In lieu of either of those options, a party that wishes to avoid ambushes should at least do one of these two things:

  • Have the stealthy Rogue scout a bit ahead of the Fighter and Wizard.

  • Have the Fighter and Wizard make stealth checks, even if they do have poor modifiers.

By staying close to the Rogue and making no attempt whatsoever to be quiet, the Fighter and Wizard completely nullify any such efforts on the Rogue's part.


You are surprised if you don't notice a threat

The rules for surprise state that you only have to notice a threat in order to not be surprised:

Any character or monster that doesn't notice a threat is surprised at the start of the encounter.

If you have successfully hidden, then you are undetected

Even if a monster notices someone else in your party, if they have not beaten your Stealth check with their Perception check, then you remain hiding:

Until you are discovered or you stop hiding, that check's total is contested by the Wisdom (Perception) check of any creature that actively searches for signs of your presence.

Example 1

A stealthy rogue rolls a 20 on their Stealth check.

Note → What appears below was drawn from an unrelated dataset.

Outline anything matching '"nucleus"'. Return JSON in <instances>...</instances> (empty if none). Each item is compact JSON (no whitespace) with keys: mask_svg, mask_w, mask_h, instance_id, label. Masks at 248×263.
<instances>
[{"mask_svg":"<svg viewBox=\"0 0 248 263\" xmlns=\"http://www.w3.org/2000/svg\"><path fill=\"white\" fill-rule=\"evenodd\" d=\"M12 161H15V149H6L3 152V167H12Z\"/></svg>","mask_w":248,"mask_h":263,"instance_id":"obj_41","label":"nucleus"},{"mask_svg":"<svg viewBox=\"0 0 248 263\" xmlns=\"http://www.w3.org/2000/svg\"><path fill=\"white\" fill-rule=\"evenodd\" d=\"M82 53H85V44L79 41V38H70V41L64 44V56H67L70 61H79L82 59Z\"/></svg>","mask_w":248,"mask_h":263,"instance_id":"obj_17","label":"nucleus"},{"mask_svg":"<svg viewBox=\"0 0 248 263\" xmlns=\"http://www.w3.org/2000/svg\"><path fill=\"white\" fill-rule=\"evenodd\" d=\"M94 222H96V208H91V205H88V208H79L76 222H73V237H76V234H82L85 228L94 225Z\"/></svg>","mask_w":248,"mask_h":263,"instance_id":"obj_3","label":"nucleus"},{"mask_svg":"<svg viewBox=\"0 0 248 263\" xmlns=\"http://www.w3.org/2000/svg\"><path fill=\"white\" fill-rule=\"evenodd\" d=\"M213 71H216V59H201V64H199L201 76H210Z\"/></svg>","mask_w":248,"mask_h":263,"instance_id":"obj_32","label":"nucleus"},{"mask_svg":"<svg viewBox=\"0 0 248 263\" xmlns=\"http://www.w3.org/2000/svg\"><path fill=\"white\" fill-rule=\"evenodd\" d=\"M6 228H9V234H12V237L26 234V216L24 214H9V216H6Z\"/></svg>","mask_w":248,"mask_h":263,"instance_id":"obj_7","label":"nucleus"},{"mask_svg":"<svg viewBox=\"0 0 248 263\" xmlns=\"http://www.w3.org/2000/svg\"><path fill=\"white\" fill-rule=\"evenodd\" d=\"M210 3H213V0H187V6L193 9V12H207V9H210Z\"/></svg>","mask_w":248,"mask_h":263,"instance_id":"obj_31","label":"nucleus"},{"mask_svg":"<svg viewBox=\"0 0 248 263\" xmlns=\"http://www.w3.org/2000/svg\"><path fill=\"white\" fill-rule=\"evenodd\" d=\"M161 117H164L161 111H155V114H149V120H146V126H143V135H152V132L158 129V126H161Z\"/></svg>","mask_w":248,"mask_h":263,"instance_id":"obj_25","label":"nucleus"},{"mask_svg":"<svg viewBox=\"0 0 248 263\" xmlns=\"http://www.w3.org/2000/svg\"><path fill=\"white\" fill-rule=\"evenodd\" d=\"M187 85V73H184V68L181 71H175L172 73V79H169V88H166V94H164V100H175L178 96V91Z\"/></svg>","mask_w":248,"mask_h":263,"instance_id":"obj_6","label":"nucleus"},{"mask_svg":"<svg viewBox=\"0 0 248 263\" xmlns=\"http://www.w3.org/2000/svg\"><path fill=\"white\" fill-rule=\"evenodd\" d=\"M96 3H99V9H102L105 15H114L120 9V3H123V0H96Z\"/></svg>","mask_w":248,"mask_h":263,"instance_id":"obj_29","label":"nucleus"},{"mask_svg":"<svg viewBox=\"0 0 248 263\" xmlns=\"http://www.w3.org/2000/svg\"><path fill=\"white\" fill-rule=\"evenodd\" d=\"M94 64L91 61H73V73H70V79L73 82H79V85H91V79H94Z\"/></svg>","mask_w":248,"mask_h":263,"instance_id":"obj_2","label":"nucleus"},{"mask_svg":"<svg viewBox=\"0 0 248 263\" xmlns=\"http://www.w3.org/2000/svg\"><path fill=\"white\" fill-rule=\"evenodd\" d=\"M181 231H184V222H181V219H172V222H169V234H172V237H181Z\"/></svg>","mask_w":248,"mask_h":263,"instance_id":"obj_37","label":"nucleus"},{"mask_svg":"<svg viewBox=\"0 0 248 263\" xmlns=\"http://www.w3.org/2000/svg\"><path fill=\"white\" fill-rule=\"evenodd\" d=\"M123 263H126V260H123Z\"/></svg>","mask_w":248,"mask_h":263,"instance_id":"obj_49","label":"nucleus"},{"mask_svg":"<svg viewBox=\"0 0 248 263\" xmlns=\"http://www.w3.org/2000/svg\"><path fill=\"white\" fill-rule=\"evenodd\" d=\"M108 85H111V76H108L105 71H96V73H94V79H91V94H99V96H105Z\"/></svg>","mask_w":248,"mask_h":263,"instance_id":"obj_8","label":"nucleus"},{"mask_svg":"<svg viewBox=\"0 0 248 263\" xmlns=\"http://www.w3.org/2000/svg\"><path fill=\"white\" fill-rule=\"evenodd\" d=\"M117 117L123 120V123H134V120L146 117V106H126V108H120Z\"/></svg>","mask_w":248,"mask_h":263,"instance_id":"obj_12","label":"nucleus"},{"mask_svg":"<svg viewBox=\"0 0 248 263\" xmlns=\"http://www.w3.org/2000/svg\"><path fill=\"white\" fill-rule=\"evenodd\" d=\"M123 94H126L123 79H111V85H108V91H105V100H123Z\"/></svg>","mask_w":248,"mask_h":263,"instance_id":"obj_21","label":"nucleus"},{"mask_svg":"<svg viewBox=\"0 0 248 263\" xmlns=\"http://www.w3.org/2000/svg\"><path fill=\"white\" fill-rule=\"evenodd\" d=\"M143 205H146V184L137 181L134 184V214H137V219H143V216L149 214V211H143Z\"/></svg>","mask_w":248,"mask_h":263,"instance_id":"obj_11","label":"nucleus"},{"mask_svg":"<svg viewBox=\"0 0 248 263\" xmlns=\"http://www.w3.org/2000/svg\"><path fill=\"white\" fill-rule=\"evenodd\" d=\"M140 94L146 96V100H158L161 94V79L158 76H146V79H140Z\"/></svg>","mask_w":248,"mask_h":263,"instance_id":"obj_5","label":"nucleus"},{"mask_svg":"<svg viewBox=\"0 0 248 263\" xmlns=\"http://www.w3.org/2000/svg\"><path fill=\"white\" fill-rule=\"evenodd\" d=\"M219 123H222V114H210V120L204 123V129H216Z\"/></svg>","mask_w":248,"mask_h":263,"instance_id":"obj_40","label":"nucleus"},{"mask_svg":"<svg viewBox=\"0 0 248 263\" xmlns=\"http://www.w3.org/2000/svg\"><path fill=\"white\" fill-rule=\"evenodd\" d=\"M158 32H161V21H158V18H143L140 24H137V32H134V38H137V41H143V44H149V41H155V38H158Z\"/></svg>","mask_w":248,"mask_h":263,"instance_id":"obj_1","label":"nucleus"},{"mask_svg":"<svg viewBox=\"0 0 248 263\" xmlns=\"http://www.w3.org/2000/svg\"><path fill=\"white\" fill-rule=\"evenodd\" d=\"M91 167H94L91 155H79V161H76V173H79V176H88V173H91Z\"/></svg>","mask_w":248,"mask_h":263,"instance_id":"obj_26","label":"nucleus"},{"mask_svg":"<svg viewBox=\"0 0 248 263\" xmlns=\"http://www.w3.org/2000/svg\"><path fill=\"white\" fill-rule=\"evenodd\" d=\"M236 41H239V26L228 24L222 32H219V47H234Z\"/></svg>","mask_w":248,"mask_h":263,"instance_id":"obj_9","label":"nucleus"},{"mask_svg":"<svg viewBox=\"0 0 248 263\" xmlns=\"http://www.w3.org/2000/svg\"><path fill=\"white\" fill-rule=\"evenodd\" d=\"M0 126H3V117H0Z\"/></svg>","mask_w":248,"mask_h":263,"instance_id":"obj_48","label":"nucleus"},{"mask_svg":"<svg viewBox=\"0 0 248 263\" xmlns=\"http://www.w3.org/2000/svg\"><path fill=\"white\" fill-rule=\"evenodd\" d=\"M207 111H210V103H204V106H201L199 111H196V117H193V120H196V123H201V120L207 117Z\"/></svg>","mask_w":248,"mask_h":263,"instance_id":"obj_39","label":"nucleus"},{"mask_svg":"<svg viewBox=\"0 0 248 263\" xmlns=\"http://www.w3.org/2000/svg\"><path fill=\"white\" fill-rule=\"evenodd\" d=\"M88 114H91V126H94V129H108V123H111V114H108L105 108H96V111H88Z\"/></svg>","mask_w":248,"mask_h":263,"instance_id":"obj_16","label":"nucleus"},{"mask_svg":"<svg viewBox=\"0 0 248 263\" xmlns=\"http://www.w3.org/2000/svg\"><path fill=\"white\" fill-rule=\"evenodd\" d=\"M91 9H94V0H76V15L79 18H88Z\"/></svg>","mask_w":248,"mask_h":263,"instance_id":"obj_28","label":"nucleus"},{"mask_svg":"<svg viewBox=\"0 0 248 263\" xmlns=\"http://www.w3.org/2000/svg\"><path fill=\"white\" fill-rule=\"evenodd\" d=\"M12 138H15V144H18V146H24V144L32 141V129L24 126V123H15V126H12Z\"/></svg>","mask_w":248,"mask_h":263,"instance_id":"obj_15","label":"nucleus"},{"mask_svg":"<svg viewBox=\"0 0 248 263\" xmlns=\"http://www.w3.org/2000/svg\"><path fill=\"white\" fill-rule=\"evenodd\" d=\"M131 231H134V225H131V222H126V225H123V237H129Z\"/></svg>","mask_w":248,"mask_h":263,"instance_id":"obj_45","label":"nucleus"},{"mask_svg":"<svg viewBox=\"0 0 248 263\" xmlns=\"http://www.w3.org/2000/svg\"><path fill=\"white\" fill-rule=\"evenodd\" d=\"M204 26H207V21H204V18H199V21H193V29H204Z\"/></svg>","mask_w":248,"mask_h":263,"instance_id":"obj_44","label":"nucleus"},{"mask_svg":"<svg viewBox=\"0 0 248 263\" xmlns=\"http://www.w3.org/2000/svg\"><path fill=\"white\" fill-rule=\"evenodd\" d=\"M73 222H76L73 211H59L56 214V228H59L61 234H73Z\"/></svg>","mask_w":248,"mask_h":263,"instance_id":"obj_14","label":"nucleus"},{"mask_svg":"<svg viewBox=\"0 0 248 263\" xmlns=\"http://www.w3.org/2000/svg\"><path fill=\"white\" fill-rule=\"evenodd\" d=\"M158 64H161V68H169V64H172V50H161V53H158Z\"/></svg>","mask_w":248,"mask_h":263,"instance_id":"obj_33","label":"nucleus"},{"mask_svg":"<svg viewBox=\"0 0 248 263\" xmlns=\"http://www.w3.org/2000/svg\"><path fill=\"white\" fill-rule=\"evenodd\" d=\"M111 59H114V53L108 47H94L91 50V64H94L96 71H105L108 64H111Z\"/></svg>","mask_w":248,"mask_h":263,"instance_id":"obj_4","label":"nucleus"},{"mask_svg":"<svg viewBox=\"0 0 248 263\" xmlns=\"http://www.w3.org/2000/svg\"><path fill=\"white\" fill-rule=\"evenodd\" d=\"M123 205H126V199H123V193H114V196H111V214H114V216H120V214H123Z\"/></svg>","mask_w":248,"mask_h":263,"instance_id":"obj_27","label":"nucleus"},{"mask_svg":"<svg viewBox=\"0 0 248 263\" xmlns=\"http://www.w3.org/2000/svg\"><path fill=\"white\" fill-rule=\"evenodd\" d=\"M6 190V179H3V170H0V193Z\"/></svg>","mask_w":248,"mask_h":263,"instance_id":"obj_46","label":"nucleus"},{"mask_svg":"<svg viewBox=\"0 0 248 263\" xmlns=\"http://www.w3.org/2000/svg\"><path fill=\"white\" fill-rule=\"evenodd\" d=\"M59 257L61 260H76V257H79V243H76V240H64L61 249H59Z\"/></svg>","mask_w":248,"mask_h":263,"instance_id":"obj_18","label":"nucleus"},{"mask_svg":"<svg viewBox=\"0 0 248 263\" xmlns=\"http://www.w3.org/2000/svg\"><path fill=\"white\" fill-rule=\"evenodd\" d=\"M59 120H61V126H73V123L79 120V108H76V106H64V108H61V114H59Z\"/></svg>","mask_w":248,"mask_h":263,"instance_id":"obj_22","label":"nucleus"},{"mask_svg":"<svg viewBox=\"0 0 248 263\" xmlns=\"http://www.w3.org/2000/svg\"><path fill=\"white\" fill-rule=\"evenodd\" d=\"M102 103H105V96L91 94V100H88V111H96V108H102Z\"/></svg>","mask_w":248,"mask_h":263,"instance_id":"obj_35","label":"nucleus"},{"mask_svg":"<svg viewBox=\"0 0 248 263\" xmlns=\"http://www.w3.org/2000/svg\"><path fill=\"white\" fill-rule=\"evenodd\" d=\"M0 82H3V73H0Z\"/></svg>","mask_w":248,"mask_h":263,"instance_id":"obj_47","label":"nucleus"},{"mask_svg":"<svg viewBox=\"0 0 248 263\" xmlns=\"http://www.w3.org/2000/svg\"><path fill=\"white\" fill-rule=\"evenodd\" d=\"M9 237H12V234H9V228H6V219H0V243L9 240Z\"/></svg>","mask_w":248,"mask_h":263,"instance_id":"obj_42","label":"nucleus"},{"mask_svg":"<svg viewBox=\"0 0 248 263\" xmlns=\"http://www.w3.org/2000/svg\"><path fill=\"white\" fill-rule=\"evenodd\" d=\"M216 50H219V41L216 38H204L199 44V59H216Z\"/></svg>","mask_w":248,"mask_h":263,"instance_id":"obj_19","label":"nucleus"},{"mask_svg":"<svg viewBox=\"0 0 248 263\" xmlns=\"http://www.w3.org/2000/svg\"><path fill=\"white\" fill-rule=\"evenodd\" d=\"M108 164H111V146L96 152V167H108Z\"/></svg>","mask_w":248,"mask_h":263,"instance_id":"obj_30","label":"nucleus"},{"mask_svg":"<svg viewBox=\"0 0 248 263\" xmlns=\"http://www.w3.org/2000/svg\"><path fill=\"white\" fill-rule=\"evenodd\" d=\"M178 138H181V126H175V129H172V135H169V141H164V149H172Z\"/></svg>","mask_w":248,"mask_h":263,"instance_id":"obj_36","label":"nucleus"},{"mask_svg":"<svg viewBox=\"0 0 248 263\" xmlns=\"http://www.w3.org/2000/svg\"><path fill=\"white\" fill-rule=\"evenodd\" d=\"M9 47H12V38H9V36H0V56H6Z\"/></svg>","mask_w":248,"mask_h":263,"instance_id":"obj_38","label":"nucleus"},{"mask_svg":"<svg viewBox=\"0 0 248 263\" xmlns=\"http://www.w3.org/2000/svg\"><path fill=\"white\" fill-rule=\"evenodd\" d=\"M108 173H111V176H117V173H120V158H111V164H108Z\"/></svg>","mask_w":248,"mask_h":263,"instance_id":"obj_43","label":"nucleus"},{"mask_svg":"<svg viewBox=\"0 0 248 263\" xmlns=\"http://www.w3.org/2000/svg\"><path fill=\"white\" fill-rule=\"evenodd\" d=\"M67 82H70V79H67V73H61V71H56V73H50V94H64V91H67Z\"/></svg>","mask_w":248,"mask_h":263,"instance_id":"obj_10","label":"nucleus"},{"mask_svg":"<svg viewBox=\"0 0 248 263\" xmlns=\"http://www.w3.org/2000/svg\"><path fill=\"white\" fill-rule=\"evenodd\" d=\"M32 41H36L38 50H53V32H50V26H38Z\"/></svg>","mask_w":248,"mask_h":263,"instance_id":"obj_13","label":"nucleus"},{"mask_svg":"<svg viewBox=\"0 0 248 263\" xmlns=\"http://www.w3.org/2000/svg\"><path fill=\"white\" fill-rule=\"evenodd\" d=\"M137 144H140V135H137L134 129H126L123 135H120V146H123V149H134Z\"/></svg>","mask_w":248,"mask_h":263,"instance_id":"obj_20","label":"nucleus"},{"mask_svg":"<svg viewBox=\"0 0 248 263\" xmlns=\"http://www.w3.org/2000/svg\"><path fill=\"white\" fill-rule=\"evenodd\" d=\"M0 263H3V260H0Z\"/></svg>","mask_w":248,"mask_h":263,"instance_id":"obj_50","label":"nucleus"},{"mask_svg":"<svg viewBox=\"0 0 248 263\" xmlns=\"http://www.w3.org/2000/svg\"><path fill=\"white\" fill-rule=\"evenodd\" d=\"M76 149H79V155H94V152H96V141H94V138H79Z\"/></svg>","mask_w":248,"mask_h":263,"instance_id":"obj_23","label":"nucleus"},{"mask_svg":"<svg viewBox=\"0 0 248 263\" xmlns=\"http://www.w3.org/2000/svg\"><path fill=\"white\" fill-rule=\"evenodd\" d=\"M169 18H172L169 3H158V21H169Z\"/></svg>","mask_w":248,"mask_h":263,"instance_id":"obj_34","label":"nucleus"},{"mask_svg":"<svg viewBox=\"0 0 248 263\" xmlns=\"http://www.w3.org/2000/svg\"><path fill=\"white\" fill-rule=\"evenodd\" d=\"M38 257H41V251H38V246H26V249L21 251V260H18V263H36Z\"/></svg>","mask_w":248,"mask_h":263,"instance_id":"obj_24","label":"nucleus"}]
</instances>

The rest of the group is not stealthy. The group encounter 4 goblins with passive Perception 13, the goblins cannot detect the rogue, but they can plainly see the fighter and wizard.

  • The goblins are not surprised since they can detect the fighter and wizard.
  • The rogue, fighter, and wizard are not surprised since they can detect the goblins.
  • The rogue remains hidden - unseen, unheard, and unlocated, and unless the goblins already know that the party contains 3 members, then they are completely unaware of the rogue.

What would be a better plan for the party? Have the rogue scout ahead to locate enemies and initiate combat.

Example 2

The same two groups, but this time two goblins rolled 20 on their Stealth.

  • The goblins are not surprised since they can detect the fighter and wizard.
  • The rogue, fighter, and wizard are not surprised since they can detect 2 of the goblins.
  • The rogue remains hidden - unseen, unheard, unlocated, and unless the goblins already know that the party contains 3 members, then they are completely unaware of the rogue.
  • The 2 stealthy goblins remain hidden - unseen, unheard, and unlocated, and unless the party already know that there are 4 goblins, then they are completely unaware of the 2 hidden goblins.

Example 3

The same two groups, the rogue rolls 20 on their Stealth check and the rest of the group is not stealthy. The rest of the party stay out of range, while the rogue starts the fight.

  • The goblins are surprised since only the rogue is fighting, and the rogue's Stealth roll was too high.
  • The rogue is not surprised since they can detect the goblins.
  • The rogue is hidden - unseen, unheard, and unlocated, until they do something to reveal themselves.
  • The rest of the party remain unknown to the goblins until they enter the fight.